Le film est nerveux, drôle à souhait, caustique et terrifiant tout à la fois. McKay ose tout pour faire comprendre au spectateur sans le lasser ou l’ennuyer avec un propos parfois abscons.
Il alterne un Alfred Molina en serveur présentant par le menu les lois écœurantes pour torturer et violer les libertés, il fait déclamer du Shakespeare à ses acteurs pour mettre en exergue le décalage fantasme historique et réalité politique…et il livre même une fausse fin pour faire réfléchir le spectateur sur les décisions de Cheney.
Et c’est jouissif à souhait tout en restant diablement intelligent ET accessible. Voici donc l’exploit principal de Vice : un film hautement politique qui déglingue la perfidie du système démocratique à l’américaine (et à l’occidental) tout en faisant rire le spectateur et en ne l’emmerdant jamais une seule seconde. La même mécanique que The Big Short en toujours plus inventif.

Le coupable, c’est vous

Mais là où Vice va plus loin, c’est qu’il charge l’électeur lui-même, c’est-à-dire vous, le spectateur.
Adam McKay montre la manipulation des esprits par les médias, les journalistes de bas étages, les orientations d’opinions et les techniques marketing. De façon troublante et édifiante, Vice démontre que l’ascension irrésistible de Dick Cheney résulte en grande partie de la stupidité crasse du peuple et du dirigeant-marionnette qu’il élit périodiquement…et qui finalement ne contrôle pas grand chose.
L’immense audace de Vice, c’est qu’au-delà de son aspect biopic, il détruit méthodiquement notre façon de concevoir la démocratie et révèle l’évidence : nous n’aurons jamais de pouvoir stable et bon dans un monde où l’ignorance et la bêtise sont glorifiées et revendiquées.
Il faut d’ailleurs rester pendant le générique pour voir justement l’aboutissement de ce sous-texte corrosif.
Tout comme The Big Short, Vice montre que notre société démocratique n’en est plus véritablement une et qu’elle ne l’a semble-t-il jamais été, que les puissants continueront toujours à crever les pauvres et que l’avènement de la manipulation de masse engendre catastrophe sur catastrophe.
Vice est un grand film qui vaut bien davantage que ce qu’il veut bien laisser voir de prime abord.

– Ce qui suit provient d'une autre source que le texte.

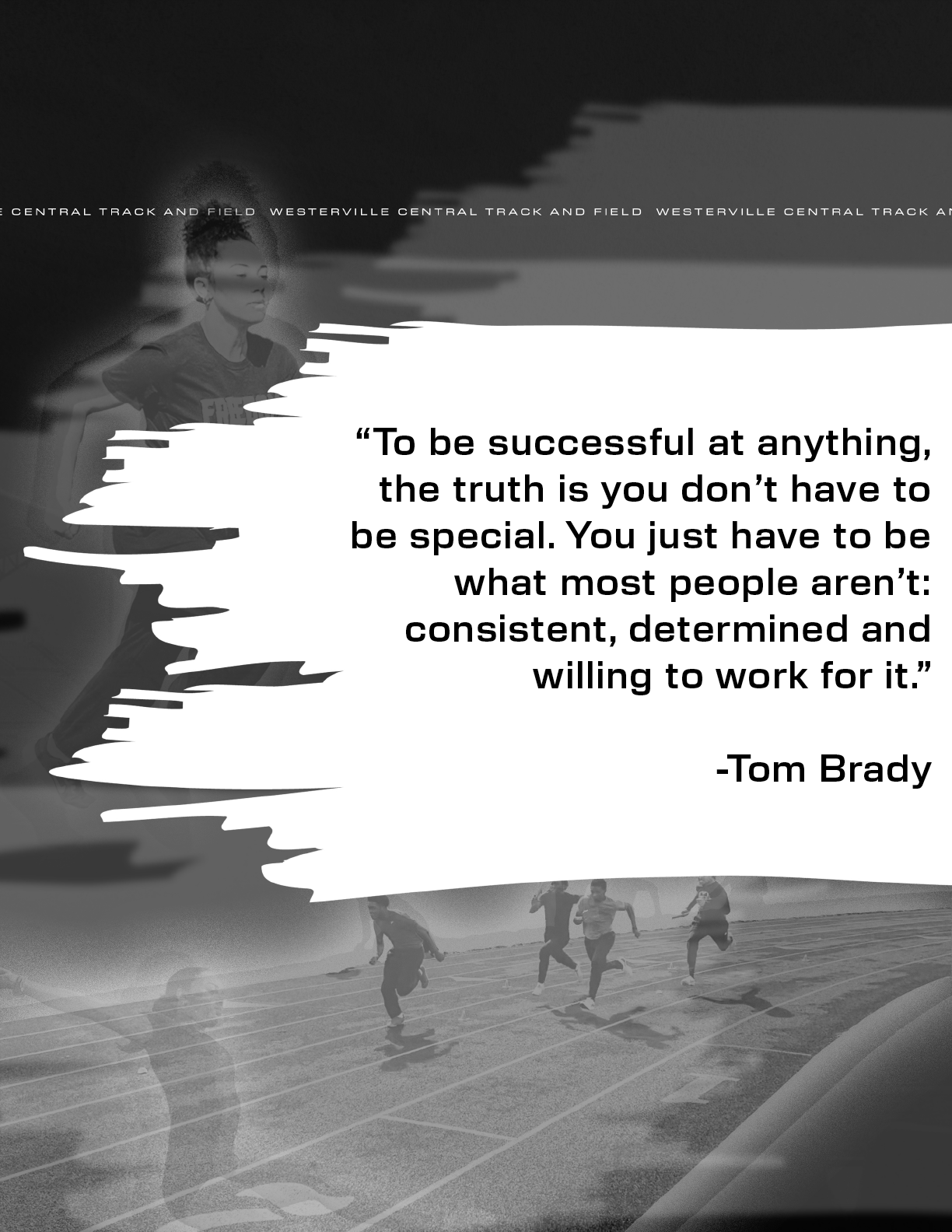 E CENTRAL TRACK AND FIELD WESTERVILLE CENTRAL TRACK AND FIELD WESTERVILLE CENTRAL TRACK AN

“To be successful at anything, the truth is you don’t have to be special. You just have to be what most people aren’t: consistent, determined and willing to work for it.”

-Tom Brady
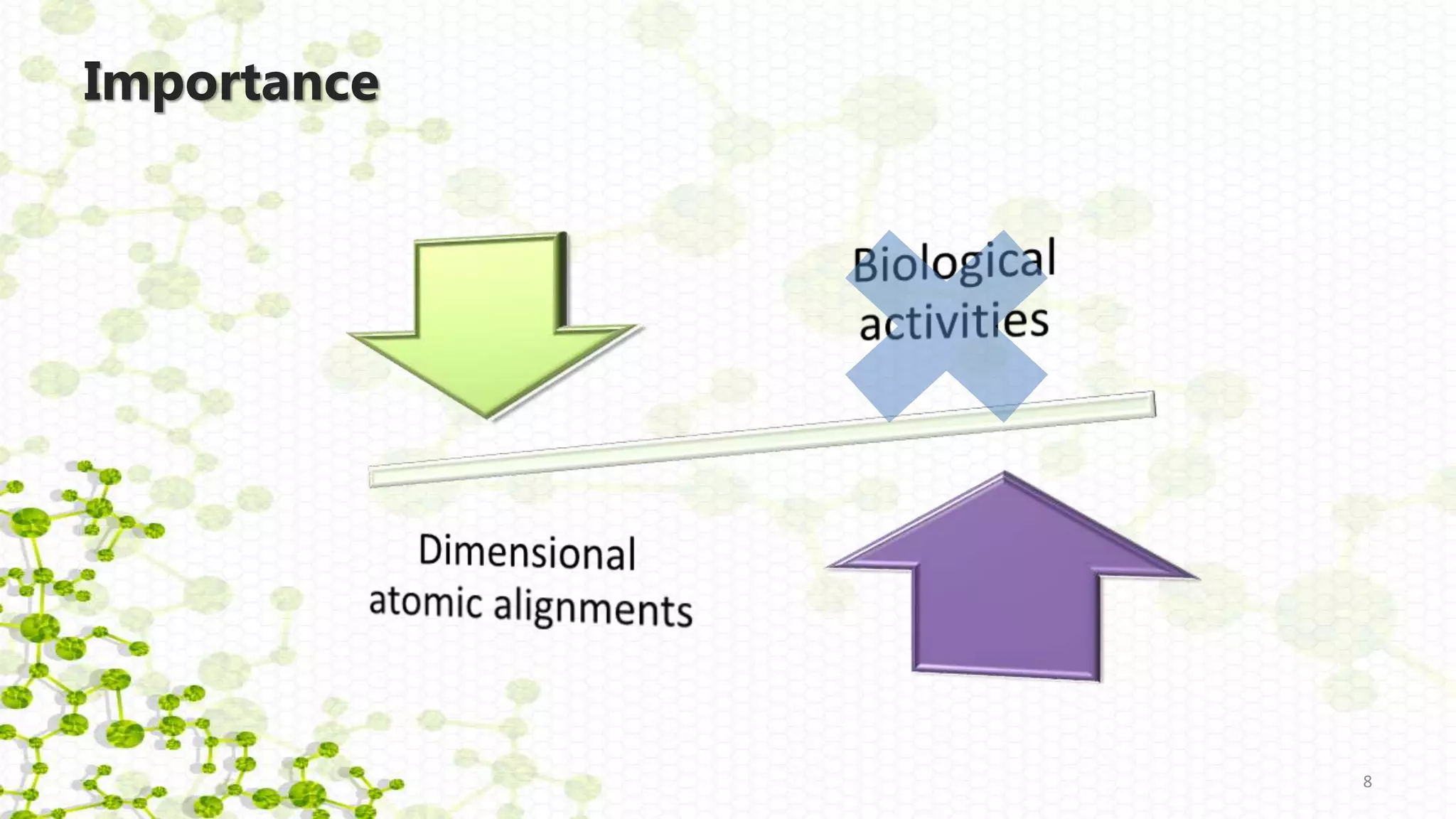 Importance

Biological activities

Dimensional atomic alignments

8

Brûlot politique et charge virulente contre une société bête et ignorante, Vice n’est pas que le show de Christian Bale, c’est aussi un film jouissif, nerveux et ultra-inventif qui fait définitivement entrer Adam McKay dans la cour des grands.
Et si vous vous demandez pourquoi la critique américaine n’a pas aimé, vous devriez déjà commencer par le voir pour comprendre.